Please retype the data in full and exactly; the pictures are not part of the copy.

──────── DATA PROVIDED ────────

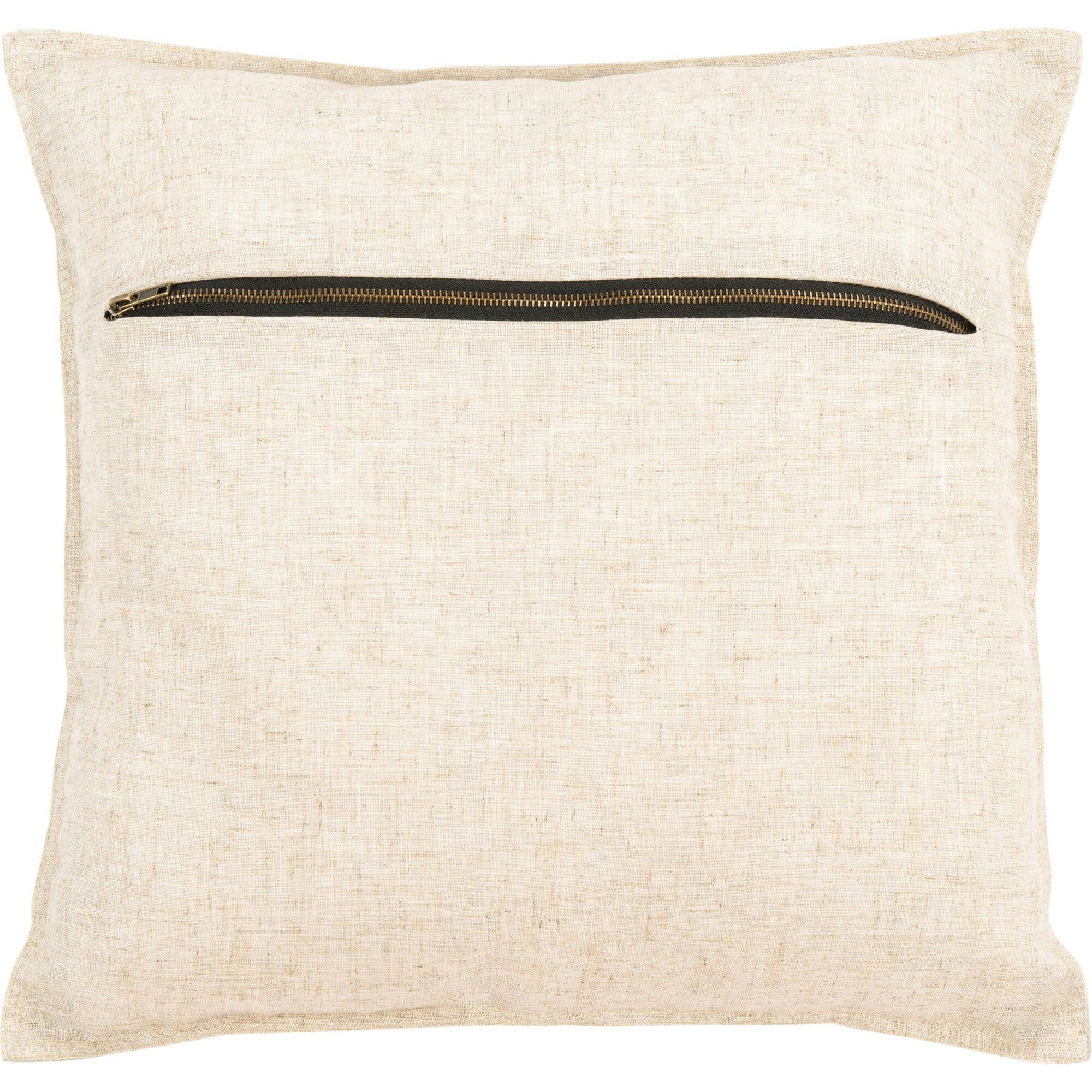 Karya Pillow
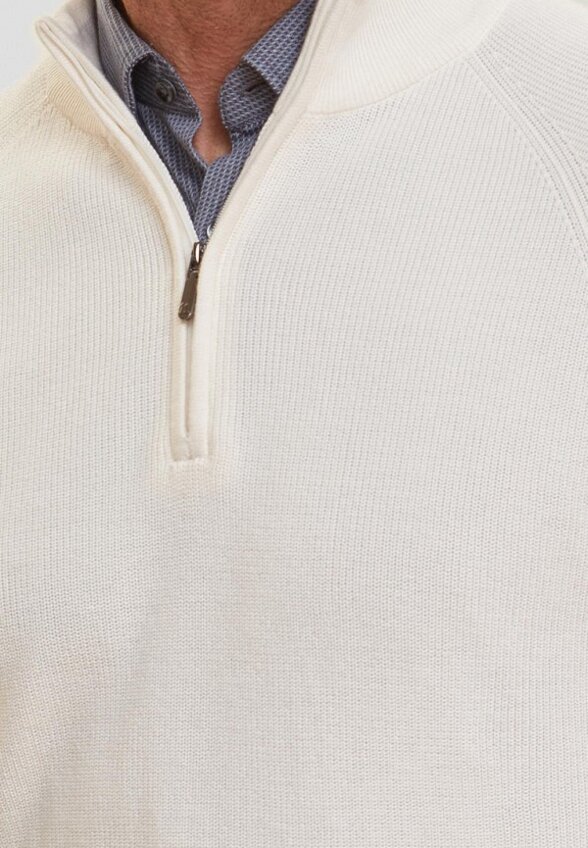 Пуловер Kanzler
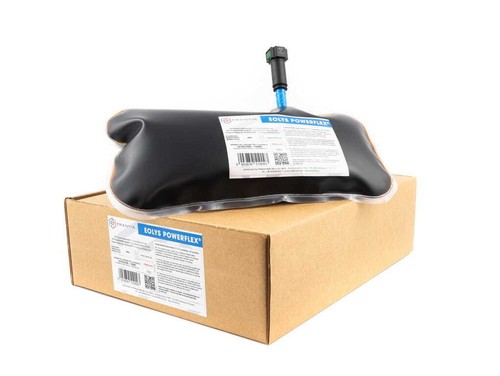 Poche additif fap cérine - d'additif,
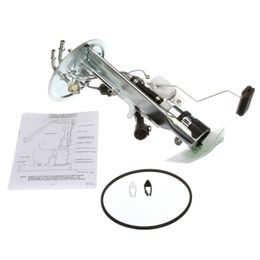 DFP-HP10244, Delphi Fuel Pump Module Assemblies for 2000 B4000 - HP10244 в ОАЭ, Дубай. Состояние - новое. Цена 890 AED. Фото, контакты продавца | AUTO.AE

────────

ANSWER TO THIS EXERCISE:
 Karya Pillow
 Пуловер Kanzler
 Poche additif fap cérine - d'additif,
 DFP-HP10244, Delphi Fuel Pump Module Assemblies for 2000 B4000 - HP10244 в ОАЭ, Дубай. Состояние - новое. Цена 890 AED. Фото, контакты продавца | AUTO.AE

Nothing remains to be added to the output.